→ Data under study:
==================================================

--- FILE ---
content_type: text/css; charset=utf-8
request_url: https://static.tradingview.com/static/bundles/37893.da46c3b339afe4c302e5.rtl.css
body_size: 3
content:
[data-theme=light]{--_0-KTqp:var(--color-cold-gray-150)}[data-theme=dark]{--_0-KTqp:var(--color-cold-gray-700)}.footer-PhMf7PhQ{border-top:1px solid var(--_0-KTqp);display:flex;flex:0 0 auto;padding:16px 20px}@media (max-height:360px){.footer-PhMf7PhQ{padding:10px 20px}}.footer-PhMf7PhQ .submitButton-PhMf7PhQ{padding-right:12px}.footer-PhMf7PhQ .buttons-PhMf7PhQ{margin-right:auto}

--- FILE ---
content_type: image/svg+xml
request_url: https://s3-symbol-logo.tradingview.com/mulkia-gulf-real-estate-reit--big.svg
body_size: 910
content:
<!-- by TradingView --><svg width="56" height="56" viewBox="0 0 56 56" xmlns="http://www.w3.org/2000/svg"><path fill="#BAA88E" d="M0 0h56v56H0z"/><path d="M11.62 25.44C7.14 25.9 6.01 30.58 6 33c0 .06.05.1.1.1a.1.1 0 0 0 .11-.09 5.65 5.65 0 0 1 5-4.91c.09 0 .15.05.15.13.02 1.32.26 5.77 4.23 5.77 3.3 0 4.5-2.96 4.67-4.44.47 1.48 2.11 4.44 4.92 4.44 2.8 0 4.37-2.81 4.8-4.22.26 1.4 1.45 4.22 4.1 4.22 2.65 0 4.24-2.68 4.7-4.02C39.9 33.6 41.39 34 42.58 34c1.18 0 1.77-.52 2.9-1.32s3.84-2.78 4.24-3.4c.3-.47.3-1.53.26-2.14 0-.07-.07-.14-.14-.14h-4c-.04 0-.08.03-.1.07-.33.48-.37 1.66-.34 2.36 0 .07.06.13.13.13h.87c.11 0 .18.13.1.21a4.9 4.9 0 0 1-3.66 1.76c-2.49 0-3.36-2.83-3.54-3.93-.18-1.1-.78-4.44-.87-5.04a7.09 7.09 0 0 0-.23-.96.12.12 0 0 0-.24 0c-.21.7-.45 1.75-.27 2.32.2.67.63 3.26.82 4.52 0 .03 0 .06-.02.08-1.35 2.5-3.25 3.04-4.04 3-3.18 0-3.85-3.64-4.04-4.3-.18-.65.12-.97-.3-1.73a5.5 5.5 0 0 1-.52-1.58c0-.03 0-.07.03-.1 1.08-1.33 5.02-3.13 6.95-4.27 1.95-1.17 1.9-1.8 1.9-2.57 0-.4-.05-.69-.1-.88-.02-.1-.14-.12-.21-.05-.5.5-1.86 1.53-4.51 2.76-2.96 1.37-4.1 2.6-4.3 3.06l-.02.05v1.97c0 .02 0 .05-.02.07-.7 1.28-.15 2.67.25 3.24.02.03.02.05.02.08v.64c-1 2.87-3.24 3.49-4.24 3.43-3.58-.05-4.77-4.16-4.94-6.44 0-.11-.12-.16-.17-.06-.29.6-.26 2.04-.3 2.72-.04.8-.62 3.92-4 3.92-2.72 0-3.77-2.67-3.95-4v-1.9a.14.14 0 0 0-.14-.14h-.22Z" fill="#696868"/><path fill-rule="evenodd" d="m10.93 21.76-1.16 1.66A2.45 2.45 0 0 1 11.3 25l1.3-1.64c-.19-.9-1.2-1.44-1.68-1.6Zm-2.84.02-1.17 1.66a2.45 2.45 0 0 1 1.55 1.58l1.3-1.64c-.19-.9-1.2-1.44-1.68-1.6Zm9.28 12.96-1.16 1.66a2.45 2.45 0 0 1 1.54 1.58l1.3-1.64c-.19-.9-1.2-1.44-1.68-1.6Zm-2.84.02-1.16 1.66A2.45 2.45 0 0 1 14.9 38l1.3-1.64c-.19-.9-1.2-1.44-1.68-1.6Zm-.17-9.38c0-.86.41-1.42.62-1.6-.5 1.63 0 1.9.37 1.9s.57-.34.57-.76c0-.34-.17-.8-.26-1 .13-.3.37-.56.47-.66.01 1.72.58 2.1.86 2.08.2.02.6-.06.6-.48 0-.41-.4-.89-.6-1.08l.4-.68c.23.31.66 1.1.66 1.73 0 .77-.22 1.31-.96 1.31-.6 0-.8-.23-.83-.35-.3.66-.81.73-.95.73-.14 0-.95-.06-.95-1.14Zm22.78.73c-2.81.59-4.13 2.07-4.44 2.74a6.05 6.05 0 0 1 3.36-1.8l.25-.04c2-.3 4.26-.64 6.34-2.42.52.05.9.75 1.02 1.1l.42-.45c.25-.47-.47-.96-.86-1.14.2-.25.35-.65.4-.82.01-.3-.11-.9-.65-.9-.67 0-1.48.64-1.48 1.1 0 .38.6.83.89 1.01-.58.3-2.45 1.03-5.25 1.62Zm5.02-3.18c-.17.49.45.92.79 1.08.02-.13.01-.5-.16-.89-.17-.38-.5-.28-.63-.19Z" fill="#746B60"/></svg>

==================================================

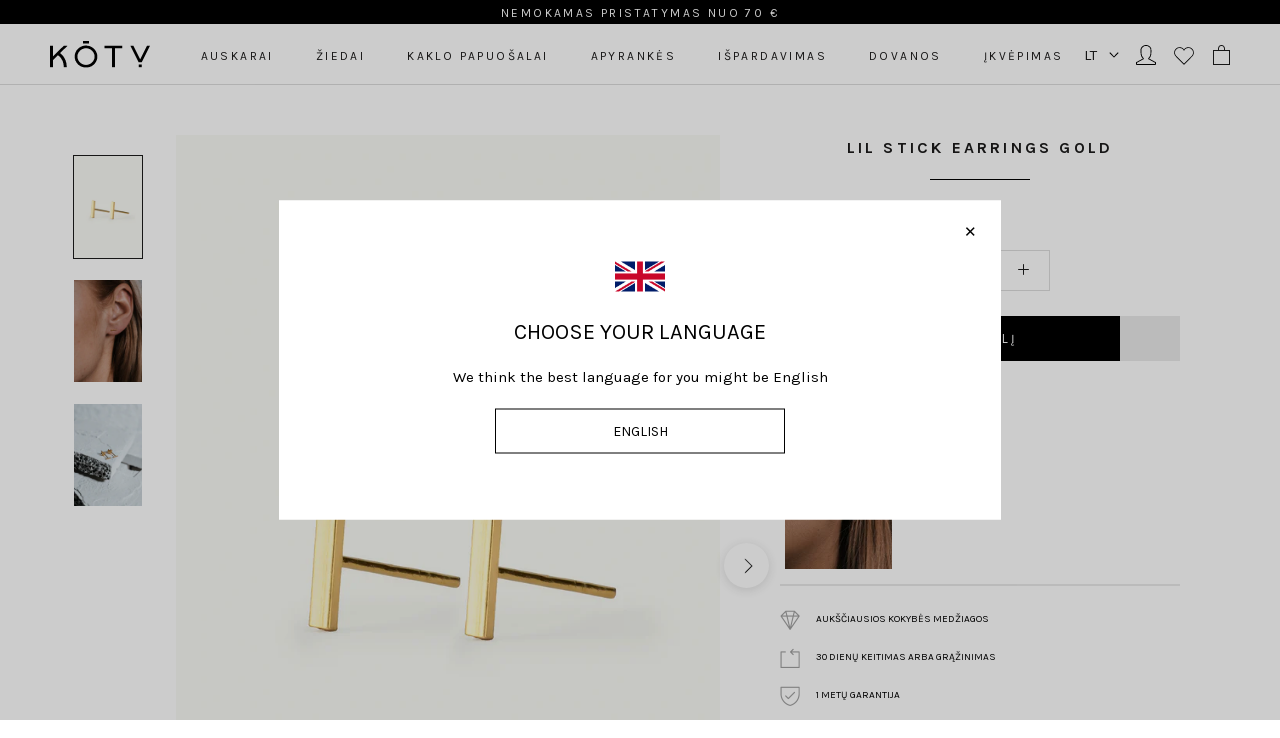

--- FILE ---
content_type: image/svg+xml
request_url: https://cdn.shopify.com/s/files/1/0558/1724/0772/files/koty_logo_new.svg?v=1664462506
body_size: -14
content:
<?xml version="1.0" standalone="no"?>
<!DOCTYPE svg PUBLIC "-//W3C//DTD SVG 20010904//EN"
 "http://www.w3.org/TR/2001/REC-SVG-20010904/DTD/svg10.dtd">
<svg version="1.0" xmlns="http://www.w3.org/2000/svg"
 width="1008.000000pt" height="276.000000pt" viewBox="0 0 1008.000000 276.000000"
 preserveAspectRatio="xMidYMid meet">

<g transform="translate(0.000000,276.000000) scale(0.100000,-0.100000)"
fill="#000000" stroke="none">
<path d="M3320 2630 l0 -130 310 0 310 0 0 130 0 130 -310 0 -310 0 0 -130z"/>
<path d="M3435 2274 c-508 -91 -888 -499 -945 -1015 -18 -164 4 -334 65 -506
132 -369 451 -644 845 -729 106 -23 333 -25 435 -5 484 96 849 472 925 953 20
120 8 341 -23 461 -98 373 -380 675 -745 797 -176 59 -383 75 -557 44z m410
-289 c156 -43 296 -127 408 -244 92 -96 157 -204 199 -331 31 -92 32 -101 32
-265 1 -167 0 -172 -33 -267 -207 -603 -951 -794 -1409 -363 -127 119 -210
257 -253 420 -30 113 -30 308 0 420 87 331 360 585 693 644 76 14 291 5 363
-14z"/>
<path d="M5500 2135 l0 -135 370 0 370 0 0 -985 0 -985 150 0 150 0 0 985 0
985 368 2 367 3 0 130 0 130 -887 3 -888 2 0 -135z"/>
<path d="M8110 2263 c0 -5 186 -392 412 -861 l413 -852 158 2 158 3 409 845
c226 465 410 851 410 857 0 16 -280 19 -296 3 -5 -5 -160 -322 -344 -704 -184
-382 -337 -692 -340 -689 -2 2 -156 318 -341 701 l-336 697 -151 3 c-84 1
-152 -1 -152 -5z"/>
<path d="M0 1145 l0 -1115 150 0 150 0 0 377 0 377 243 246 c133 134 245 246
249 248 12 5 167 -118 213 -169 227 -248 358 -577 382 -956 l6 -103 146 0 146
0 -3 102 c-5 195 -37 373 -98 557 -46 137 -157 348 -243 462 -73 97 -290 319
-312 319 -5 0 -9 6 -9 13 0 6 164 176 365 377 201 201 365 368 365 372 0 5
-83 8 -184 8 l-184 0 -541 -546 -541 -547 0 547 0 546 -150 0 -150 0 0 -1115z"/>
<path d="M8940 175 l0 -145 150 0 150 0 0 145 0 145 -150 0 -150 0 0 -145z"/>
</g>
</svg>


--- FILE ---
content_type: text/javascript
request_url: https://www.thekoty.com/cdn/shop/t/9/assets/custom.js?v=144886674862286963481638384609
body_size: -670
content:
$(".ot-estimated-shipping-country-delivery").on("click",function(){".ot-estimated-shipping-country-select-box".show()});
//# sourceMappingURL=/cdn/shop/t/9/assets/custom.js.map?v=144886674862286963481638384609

==================================================

→ What you will do: Each line above that includes the word "https" is to be copied.

→ Solution:
request_url: https://static.tradingview.com/static/bundles/37893.da46c3b339afe4c302e5.rtl.css
request_url: https://s3-symbol-logo.tradingview.com/mulkia-gulf-real-estate-reit--big.svg
request_url: https://cdn.shopify.com/s/files/1/0558/1724/0772/files/koty_logo_new.svg?v=1664462506
request_url: https://www.thekoty.com/cdn/shop/t/9/assets/custom.js?v=144886674862286963481638384609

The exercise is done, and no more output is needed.